** Opening SOURCE MATERIAL block **
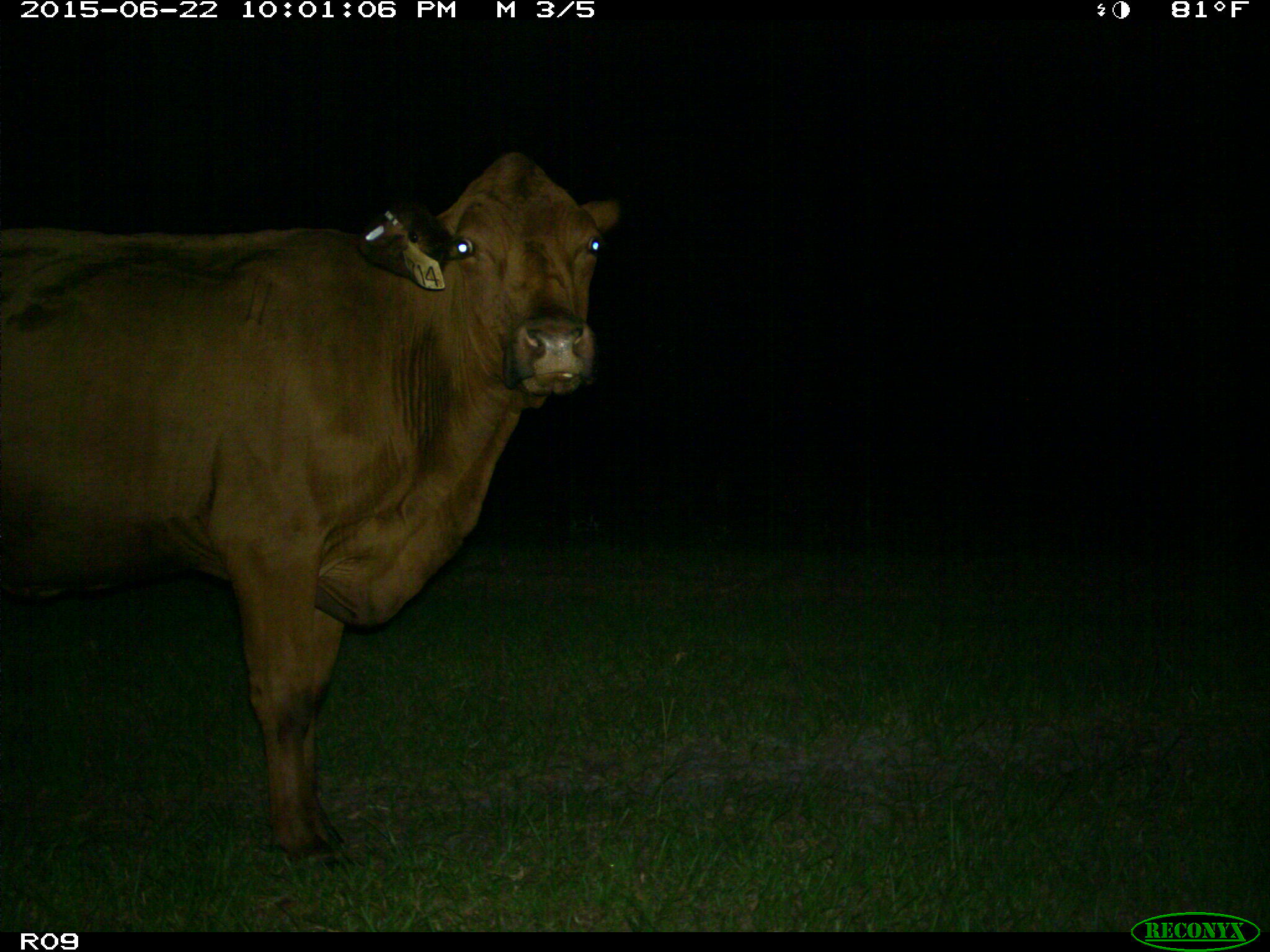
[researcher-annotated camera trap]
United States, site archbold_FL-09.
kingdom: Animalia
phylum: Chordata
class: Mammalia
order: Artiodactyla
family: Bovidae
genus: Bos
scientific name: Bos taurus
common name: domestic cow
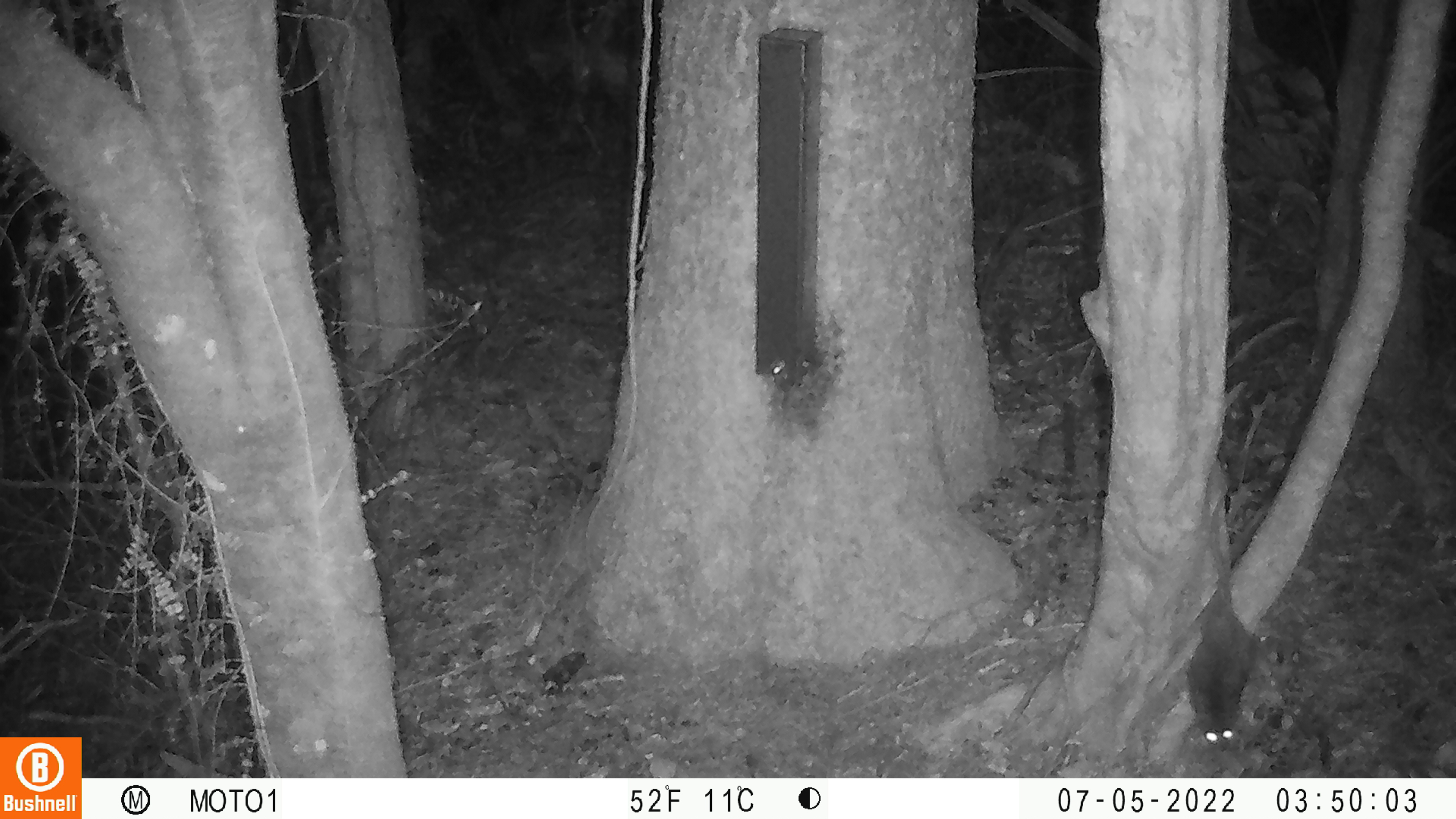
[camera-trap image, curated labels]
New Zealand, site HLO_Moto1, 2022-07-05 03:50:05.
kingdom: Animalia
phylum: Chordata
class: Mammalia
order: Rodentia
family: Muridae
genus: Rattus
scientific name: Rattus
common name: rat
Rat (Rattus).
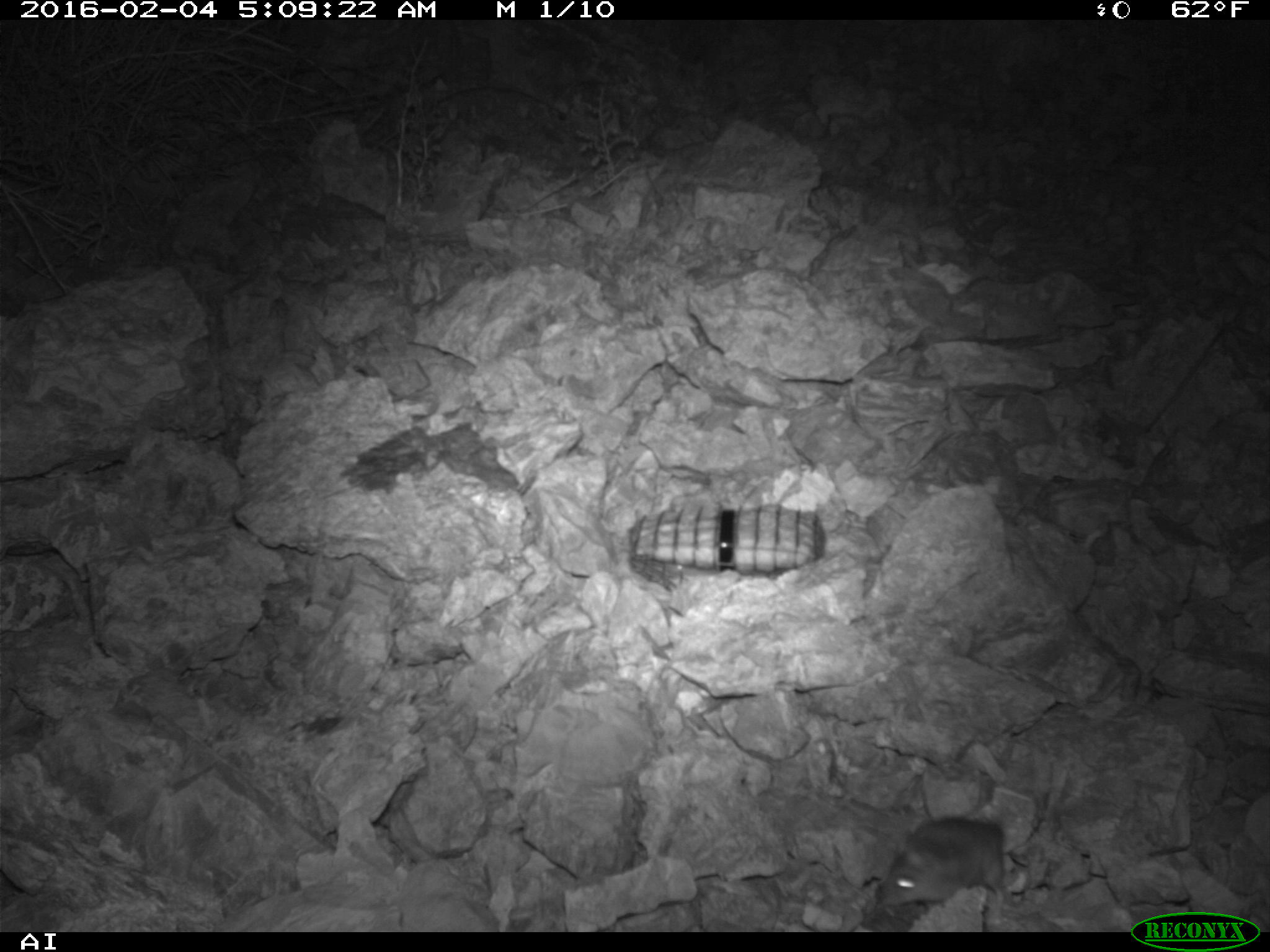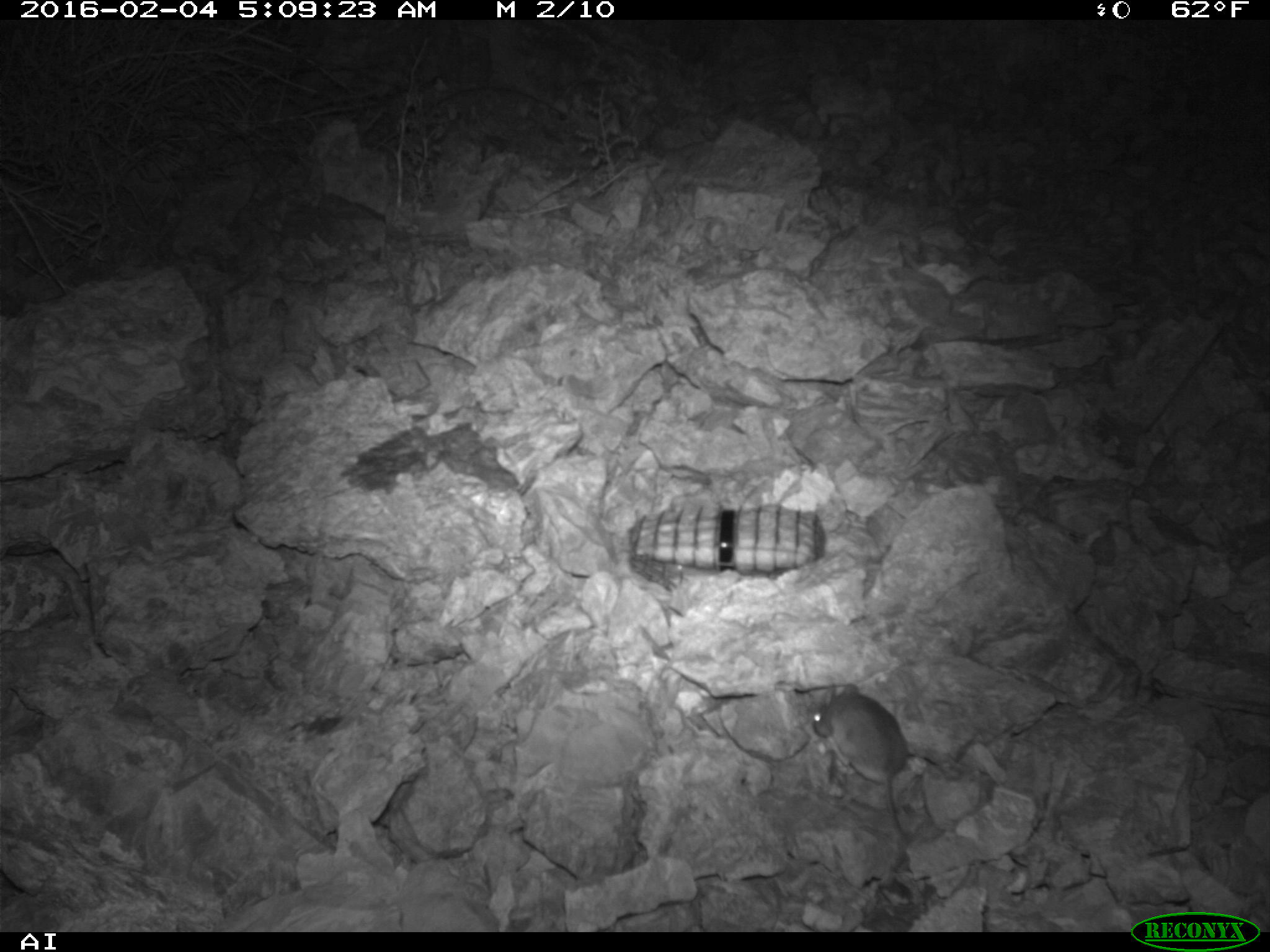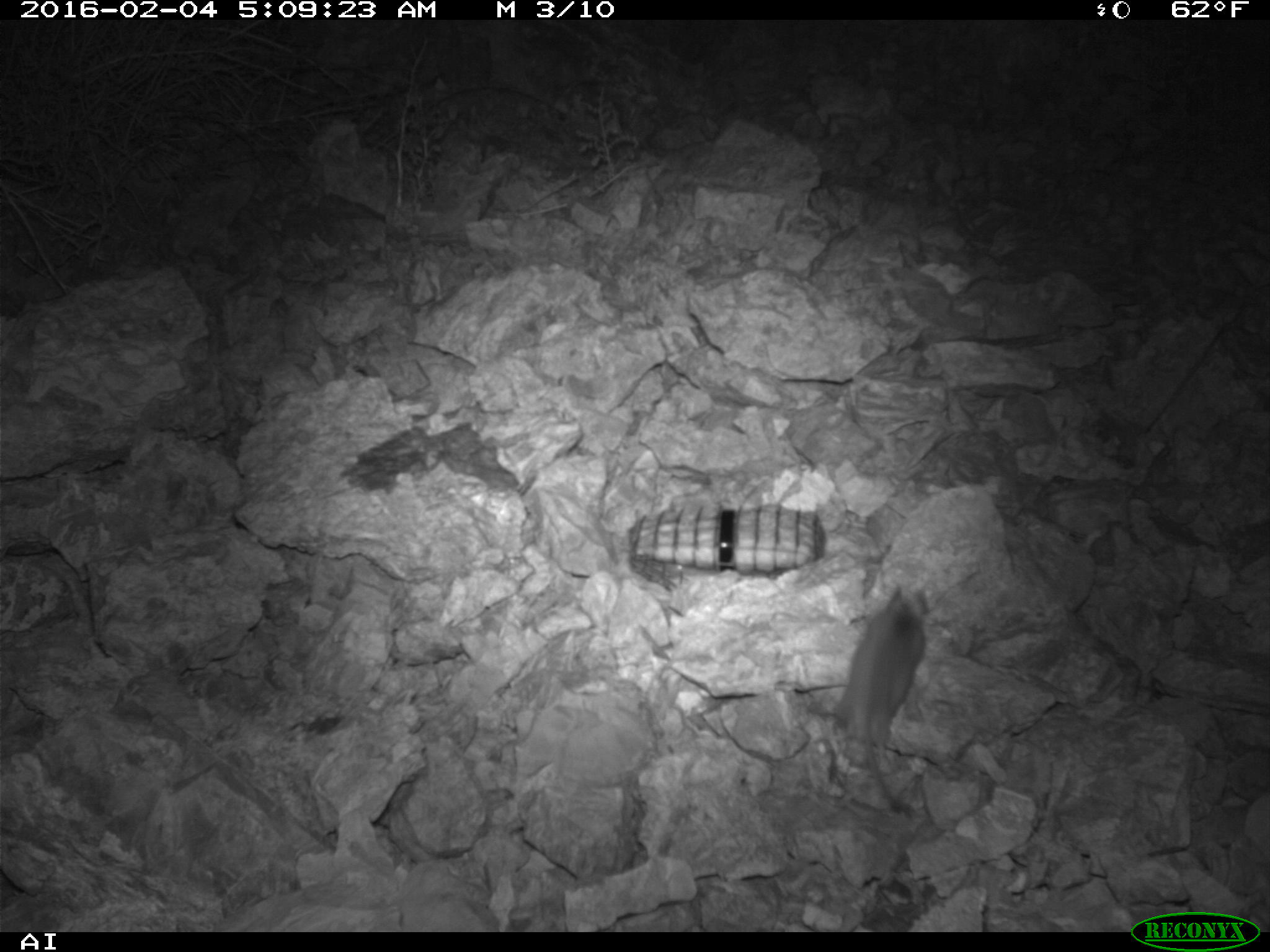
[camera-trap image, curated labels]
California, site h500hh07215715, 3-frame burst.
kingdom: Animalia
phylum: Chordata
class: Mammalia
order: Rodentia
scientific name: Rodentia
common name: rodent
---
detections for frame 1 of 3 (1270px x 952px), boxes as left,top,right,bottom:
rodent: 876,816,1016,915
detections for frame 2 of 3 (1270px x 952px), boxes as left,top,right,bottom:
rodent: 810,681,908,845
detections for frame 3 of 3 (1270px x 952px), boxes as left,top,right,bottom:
** Closing SOURCE MATERIAL block **
_TASK PROMPT:_ Could you write out the whole listing exactly, skipping every picture?

_RESPONSE:_
[researcher-annotated camera trap]
United States, site archbold_FL-09.
kingdom: Animalia
phylum: Chordata
class: Mammalia
order: Artiodactyla
family: Bovidae
genus: Bos
scientific name: Bos taurus
common name: domestic cow
[camera-trap image, curated labels]
New Zealand, site HLO_Moto1, 2022-07-05 03:50:05.
kingdom: Animalia
phylum: Chordata
class: Mammalia
order: Rodentia
family: Muridae
genus: Rattus
scientific name: Rattus
common name: rat
Rat (Rattus).
[camera-trap image, curated labels]
California, site h500hh07215715, 3-frame burst.
kingdom: Animalia
phylum: Chordata
class: Mammalia
order: Rodentia
scientific name: Rodentia
common name: rodent
---
detections for frame 1 of 3 (1270px x 952px), boxes as left,top,right,bottom:
rodent: 876,816,1016,915
detections for frame 2 of 3 (1270px x 952px), boxes as left,top,right,bottom:
rodent: 810,681,908,845
detections for frame 3 of 3 (1270px x 952px), boxes as left,top,right,bottom:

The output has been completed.